Hollow Earth Expeditions: A Warning to Future Man
While each of the stories in Notes from Underground is linked in some way with my conception of the Hollow Earth, not all of them take place within it, or even adjacent to it. Some involve other phenomena that merely intersect with the Hollow Earth, including two stories preoccupied with a “post-human beetle race” briefly mentioned by H. P. Lovecraft in The Shadow Out of Time.
“After man there would be the mighty beetle civilization, the bodies of whose members the cream of the Great Race would seize when the monstrous doom overtook the elder world.”
The first story drawn from that altogether brief quotation actually came about before I ever knew that what I was writing was a series of linked stories – or that they would have anything to do with the Hollow Earth! Sometime around 2015, Ross Lockhart approached me to contribute a story to the anthology Cthulhu Fhtagn!
By that time, I had already written who knows how many Lovecraft-inspired stories and pastiches – and that’s not even touching upon how many others had been penned by other writers over the years. What, I wondered, could I possibly contribute to an expressly Lovecraft-themed anthology, without any other trappings or diversions, to give it a sheen of novelty?
I settled upon that quote about the “post-human beetle race.” I had always liked the idea, and I remembered something not dissimilar in H. G. Wells’s The Time Machine, in which the narrator hurls himself so far into the future that the Earth’s sun is dying. There, on a desolate beach, he encounters not beetles but giant crabs.
“Far away up the desolate slope I heard a harsh scream, and saw a thing like a huge white butterfly go slanting and fluttering up into the sky and, circling, disappear over some low hillocks beyond. The sound of its voice was so dismal that I shivered and seated myself more firmly upon the machine. Looking round me again, I saw that, quite near, what I had taken to be a reddish mass of rock was moving slowly towards me. Then I saw the thing was really a monstrous crab-like creature. Can you imagine a crab as large as yonder table, with its many legs moving slowly and uncertainly, its big claws swaying, its long antennae, like carters’ whips, waving and feeling, and its stalked eyes gleaming at you on either side of its metallic front?”
(And after all, what catalogue of Hollow Earth influences would be complete without a mention of The Time Machine, whose subterranean Morlocks may not inhabit a Hollow Earth proper, but nonetheless cast their shadow over every cadre of industrious monsters who dwell underground?)
All of this was in my head as I wrote “The Insectivore,” but it wasn’t until later, when I was writing “Veteran of the Future Wars,” with its exploration of the various eras of Earth’s history and future, that I realized how this coleopteran race was linked to my interpretation of the Hollow Earth.
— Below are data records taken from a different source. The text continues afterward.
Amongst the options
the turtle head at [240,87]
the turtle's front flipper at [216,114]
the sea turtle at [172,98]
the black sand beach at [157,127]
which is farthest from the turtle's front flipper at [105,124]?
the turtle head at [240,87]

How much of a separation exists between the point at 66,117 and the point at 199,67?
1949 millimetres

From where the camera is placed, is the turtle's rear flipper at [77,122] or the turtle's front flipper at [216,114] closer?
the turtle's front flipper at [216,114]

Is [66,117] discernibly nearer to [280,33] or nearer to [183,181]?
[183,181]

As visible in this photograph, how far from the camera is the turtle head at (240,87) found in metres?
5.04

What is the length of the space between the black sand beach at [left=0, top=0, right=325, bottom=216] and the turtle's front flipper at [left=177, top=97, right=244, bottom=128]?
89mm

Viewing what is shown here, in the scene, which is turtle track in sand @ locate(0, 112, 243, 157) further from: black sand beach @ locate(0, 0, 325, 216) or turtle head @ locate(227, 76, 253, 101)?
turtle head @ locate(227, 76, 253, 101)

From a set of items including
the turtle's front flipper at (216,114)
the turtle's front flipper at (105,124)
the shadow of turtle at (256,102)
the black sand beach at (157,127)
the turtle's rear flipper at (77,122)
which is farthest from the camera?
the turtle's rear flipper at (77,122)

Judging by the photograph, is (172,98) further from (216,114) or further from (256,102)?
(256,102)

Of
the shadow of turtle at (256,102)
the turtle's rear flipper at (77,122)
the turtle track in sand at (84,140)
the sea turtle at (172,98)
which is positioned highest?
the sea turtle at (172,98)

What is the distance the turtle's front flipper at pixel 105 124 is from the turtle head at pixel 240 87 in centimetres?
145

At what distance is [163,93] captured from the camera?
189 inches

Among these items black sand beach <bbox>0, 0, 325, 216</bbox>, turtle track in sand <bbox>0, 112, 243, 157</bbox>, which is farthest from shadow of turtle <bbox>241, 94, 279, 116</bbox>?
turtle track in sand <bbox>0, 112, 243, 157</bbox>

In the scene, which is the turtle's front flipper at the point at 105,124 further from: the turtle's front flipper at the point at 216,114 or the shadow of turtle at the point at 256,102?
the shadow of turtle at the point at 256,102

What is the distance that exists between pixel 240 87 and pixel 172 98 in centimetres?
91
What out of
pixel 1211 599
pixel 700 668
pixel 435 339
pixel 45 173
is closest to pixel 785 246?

As I already mentioned, the Hollow Earth in Notes from Underground is a space as much metaphysical as physical. Notably, it is a place that touches all points in time at once. An eternal realm that is nonetheless subject to entropy and decay. Meaning that the spider-like ghouls who “currently” inhabit my Hollow Earth can go to war with the “post-human beetle race” who will claim the surface after humanity has died out due to climatic disaster.
Of course, while I am generally reluctant to write actual Mythos tales, “The Insectivore” and “Veteran of the Future Wars” are far from the only times when my work in general and the stories in Notes from Underground in particular brush up against the work of the Old Gent from Providence. Whatever your opinion of Lovecraft, the industry that has grown up around his legacy and that of writers like him has proven my bread and butter for many years, and I’ve contributed to as many Lovecraft-adjacent anthologies as not.
In point of fact, three of the stories in Notes from Underground were written for Lovecraft-themed anthologies of one kind or another. Besides “The Insectivore,” which found its first home in Cthulhu Fhtagn! from Word Horde and “Veteran of the Future Wars,” which was written for Tales from Arkham Sanitarium, published by Dark Regions and now seemingly out of print, “Pandora,” the story that closes out Notes from Underground and ties all of its many threads together, was written for and published in New Maps of Dream, an anthology of stories inspired by Lovecraft’s Dreamlands cycle, put out by PS Publishing and edited by Cody Goodfellow and the late Joseph S. Pulver, Sr.
You won’t find many tentacles in Notes from Underground, but you will find plenty of time slips, strange cults, body swaps, ghoulish visitations, and views of a world – both interior and exterior – that is much larger and stranger than we can imagine. That probably owes at least a little debt to Lovecraft, like it or not.